IConservative Party leader, Kemi Badenoch, has voiced alarm at the scale of racist attacks she has endured since becoming the first Black woman to head the party, despite her past assertion that Britain is “the best place in the world to be Black.”

Speaking to The Sunday Times, Badenoch described a wave of hostility directed at her, both online and from a small number of fellow MPs. She likened the criticism to what she called “Kemi derangement syndrome.”

“There’s a certain cadre of people who clearly can’t cope with the fact that I won this, and I’m doing it,” she said. “The level of personal attacks from anonymous people it’s hysterical. Not even just from MPs. I actually don’t think it’s that many MPs. I think it’s two to three people out of 120. That’s nothing. But online as well. People used to talk about Trump derangement syndrome. I think there’s a Kemi derangement syndrome: ‘How could she possibly have done this?’”

Badenoch said social media abuse has increasingly taken on an ethno-nationalist tone, with critics questioning her achievements because of her background. “There’s a lot of ethno-nationalism creeping up, lots of stuff about my race and my ethnicity and the tropes around, ‘well, she couldn’t possibly have done this all by herself,’” she added.

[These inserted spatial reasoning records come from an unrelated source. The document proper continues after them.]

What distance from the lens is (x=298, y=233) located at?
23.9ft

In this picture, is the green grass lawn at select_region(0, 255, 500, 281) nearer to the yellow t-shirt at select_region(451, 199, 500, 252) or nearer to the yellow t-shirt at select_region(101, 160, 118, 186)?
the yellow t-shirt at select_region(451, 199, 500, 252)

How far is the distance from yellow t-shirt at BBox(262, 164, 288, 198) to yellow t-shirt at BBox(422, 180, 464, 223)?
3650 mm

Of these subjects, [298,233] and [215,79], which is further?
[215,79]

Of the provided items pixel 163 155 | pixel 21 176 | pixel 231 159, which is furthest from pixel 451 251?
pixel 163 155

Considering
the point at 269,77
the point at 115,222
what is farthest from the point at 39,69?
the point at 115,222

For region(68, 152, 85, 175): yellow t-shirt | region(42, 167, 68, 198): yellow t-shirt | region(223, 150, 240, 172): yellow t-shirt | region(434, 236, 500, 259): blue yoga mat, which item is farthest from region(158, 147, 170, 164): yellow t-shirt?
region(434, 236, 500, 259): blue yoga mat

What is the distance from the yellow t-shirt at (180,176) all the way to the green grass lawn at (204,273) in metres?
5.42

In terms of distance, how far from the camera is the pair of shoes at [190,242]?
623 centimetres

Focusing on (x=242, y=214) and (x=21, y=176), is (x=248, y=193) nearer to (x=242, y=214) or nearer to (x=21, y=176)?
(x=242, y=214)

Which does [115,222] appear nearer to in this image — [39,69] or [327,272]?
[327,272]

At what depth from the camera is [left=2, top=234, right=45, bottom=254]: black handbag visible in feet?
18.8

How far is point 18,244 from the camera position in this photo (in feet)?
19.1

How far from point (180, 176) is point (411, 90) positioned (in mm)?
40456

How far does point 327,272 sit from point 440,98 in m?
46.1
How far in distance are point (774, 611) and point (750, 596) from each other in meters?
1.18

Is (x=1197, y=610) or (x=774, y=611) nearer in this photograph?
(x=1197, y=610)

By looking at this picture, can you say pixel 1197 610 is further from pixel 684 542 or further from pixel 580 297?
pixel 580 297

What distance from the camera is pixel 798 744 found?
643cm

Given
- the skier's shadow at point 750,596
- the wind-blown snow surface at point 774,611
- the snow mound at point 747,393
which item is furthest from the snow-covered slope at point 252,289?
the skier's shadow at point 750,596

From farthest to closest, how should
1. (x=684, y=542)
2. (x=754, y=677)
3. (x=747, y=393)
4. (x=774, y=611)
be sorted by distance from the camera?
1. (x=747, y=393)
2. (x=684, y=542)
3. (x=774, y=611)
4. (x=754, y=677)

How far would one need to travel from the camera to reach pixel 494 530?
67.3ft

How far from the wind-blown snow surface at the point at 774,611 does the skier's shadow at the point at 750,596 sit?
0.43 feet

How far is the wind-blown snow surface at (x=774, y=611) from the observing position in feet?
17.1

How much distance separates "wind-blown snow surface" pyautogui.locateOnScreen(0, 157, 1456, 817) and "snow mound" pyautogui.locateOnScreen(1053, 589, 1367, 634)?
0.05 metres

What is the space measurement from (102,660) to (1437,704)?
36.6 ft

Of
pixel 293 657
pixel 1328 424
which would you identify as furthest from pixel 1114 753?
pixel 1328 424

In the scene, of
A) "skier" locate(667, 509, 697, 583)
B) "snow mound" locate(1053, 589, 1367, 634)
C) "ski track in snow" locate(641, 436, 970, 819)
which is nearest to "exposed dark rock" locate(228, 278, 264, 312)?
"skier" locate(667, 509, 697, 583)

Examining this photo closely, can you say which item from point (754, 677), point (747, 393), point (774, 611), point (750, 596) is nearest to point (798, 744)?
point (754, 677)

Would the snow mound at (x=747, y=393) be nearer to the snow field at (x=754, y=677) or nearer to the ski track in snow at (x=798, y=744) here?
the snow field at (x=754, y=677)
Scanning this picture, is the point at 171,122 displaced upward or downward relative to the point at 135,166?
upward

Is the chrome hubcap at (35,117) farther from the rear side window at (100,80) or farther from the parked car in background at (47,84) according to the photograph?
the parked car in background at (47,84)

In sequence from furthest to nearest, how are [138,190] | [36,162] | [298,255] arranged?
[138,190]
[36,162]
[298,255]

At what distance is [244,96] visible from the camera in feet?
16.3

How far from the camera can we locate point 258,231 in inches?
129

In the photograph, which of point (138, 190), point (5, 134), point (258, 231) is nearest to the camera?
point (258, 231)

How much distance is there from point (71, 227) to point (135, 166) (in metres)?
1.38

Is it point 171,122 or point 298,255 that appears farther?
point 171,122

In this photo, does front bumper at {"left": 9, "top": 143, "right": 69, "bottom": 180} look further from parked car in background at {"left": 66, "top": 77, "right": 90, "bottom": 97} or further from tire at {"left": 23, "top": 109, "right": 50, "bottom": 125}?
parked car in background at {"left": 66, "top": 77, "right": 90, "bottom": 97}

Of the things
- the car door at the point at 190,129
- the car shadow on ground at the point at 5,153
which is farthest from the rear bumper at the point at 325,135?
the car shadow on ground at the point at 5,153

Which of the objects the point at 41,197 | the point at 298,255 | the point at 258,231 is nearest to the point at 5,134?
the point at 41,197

Born in Wimbledon and raised in Nigeria before moving back to the UK at 16, Badenoch has at times sought to distance herself from her Nigerian heritage. She told the paper she always weighs other explanations before attributing criticism to racism.

“I always try to think of every possible explanation before I go to race and racism. I think that is a healthy way to run a society,” she said. “I remember when I stood up a few years ago and said Britain is not a racist country,ethnic minorities do very well here, it is white working-class boys who are actually struggling on a lot of metrics—and I got pilloried for that. My view is that there are people out there who will say whatever it is, they will throw whatever kind of mud at you, and they will hope that it sticks.”

The remarks come as Badenoch prepares for her first party conference as leader, amid speculation that shadow justice secretary Robert Jenrick may be positioning for a challenge. With the Conservatives languishing at 17% in opinion polls, she dismissed such rumours as “wishful thinking” and “sour grapes.”

“When I hear those things, I can tell those people are not focused on the country at all. Many of those people having those conversations think this is a game. But the lives of people in this country aren’t a game,” she said.